ASSIGNMENT — Every line from the one containing "[researcher-annotated camera trap]" through the last line below should be reproduced exactly; please include nothing else.

[Start of Attachment]

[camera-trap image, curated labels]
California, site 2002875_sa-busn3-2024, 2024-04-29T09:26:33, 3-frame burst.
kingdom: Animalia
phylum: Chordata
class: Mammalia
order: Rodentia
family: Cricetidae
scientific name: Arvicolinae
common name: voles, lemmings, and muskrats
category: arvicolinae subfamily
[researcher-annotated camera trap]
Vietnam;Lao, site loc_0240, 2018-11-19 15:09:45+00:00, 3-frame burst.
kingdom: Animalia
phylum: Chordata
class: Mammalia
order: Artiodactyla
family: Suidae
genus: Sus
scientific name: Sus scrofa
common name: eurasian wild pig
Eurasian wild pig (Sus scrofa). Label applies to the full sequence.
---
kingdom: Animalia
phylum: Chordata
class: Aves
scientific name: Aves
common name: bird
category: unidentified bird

[End of Attachment]

RESPONSE FOR THIS EXERCISE —
[researcher-annotated camera trap]
Vietnam;Lao, site loc_0240, 2018-11-19 15:09:45+00:00, 3-frame burst.
kingdom: Animalia
phylum: Chordata
class: Mammalia
order: Artiodactyla
family: Suidae
genus: Sus
scientific name: Sus scrofa
common name: eurasian wild pig
Eurasian wild pig (Sus scrofa). Label applies to the full sequence.
---
kingdom: Animalia
phylum: Chordata
class: Aves
scientific name: Aves
common name: bird
category: unidentified bird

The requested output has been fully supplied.